|Charles Town Pike (Route 9)|
|Cemetery notes and/or description:|
Small cemetery, fully bounded by a mostly-intact rock wall. The wrought iron gate at the back is accessed by traveling along a private driveway. The owners have set aside a small parking area/turn-around under a tree, with a black wooden fence enclosing a trail to the gate. There is a second (much easier) way into the cemetery directly off Charles Town Pike (just north of the bridge and just barely past the "do not pass" sign). You'll be faced with two cattle gates, but the first usually stands wide open (this takes you off Charles Town Pike and onto a small dirt track), and the second (about 40 yards along) is not locked and opens easily. There is room here to park without blocking the dirt road. You can clearly see the cemetery from here, and it's only a short hike in. From here, you can enter the cemetery in a spot where the wall has crumbled away.
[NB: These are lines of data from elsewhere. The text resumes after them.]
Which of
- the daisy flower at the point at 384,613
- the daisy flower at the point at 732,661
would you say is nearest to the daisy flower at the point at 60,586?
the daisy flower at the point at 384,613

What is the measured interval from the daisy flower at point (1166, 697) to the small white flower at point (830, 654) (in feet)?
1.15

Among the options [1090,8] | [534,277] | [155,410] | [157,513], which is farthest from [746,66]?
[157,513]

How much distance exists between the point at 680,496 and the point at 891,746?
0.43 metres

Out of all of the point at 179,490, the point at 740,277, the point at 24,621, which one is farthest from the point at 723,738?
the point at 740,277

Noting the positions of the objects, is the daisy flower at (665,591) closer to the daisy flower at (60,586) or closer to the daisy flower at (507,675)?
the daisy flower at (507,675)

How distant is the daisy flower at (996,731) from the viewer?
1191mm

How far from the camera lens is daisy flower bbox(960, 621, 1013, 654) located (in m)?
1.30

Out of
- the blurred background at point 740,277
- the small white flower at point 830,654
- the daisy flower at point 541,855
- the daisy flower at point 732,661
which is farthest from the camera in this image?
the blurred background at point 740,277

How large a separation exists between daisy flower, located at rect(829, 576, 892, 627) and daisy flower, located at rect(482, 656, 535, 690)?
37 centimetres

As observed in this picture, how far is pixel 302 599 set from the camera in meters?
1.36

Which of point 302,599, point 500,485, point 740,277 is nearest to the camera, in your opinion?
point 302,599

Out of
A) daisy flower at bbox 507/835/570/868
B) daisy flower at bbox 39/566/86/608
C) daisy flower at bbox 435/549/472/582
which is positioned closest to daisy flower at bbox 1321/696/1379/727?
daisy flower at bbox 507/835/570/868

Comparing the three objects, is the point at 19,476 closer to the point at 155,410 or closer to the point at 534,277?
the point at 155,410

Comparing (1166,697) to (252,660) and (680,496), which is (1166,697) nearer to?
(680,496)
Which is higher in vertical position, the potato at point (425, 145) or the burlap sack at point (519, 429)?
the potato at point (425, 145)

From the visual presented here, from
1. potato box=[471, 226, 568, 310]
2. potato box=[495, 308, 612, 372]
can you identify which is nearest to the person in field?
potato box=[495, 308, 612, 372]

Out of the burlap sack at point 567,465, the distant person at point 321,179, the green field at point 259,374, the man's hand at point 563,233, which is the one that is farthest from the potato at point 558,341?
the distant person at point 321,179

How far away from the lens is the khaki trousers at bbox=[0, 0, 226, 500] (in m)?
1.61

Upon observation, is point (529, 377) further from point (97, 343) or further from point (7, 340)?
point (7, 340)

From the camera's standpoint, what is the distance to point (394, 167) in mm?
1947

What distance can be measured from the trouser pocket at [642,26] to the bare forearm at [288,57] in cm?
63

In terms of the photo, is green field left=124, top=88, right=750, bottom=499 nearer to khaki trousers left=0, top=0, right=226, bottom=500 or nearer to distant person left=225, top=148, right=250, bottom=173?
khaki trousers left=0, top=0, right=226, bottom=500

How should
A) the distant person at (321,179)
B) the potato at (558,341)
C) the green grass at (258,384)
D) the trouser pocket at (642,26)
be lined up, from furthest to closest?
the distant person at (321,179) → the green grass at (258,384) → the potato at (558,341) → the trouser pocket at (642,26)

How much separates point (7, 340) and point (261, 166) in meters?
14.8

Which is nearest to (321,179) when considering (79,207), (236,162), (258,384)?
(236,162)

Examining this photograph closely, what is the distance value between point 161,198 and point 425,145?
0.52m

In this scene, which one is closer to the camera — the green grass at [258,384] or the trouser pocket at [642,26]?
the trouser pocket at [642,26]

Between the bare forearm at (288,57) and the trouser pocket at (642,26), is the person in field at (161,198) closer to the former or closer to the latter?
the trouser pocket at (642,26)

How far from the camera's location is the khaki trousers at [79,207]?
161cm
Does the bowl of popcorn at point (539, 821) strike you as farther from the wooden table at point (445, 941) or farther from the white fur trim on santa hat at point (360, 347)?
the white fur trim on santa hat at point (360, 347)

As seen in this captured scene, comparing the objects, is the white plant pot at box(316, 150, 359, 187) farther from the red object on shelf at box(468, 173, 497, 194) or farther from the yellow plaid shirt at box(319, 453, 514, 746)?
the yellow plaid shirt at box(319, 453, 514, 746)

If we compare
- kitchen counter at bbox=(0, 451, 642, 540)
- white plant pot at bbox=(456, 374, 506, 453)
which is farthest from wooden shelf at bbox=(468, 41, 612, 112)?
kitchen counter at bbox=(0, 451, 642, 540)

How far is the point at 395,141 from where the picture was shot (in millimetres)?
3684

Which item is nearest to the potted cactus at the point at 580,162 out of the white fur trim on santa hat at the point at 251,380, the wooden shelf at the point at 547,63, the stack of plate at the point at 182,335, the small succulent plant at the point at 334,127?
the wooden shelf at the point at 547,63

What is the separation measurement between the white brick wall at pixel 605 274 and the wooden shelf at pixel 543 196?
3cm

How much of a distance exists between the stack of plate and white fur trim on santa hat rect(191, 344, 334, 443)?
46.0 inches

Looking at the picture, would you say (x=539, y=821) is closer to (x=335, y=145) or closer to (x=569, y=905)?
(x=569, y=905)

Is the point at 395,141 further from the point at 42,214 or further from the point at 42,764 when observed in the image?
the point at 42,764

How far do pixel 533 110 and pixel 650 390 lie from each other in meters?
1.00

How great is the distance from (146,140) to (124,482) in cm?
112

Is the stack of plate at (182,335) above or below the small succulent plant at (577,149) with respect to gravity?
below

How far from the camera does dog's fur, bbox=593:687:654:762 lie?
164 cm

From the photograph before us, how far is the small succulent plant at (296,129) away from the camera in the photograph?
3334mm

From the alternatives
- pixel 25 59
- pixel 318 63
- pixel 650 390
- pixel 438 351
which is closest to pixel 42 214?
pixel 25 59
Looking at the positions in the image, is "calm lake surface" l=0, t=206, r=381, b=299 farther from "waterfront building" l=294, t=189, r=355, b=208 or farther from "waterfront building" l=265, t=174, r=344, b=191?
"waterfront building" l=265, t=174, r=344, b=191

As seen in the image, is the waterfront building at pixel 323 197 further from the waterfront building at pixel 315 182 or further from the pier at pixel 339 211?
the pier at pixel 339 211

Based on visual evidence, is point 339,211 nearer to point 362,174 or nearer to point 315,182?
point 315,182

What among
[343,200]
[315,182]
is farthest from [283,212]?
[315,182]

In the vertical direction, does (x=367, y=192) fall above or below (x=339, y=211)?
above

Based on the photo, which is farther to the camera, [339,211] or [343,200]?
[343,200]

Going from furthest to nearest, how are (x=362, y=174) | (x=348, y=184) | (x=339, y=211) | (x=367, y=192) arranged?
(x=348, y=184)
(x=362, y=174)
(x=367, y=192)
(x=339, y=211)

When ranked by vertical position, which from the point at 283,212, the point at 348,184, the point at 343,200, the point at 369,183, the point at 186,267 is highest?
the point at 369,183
Be SURE to use the GPS Coordinates (39.16274 -77.64527) provided on Find A Grave! Just typing "Catoctin Free Church Cemetery" into the popular mapping programs will take you to a VERY small, barely there clump of graves in someone's yard a few miles away--possibly the original site of the Catoctin Free Church.
The cemetery proper is in a bad shape. Many stones are down (some of those face-down), more are broken, and the entire place is on an incline. It's lovely, but overgrown, and if I were poison ivy, ticks, or snakes, I'd hang out there. I recommend long pants, long sleeves, and Deet or pre-treating clothing with permethrin.
The cemetery is called "Catoctin Free Church Cemetery" because it used to be associated with an adjoining church where a number of different denominations worshiped. The original church was wood frame, but was replaced with brick in 1814. It burned to the ground 1878, but was rebuilt using the same bricks. In 1929, the church was leveled by a tornado and never rebuilt.
Be sure to close the gate as there are goats in the area.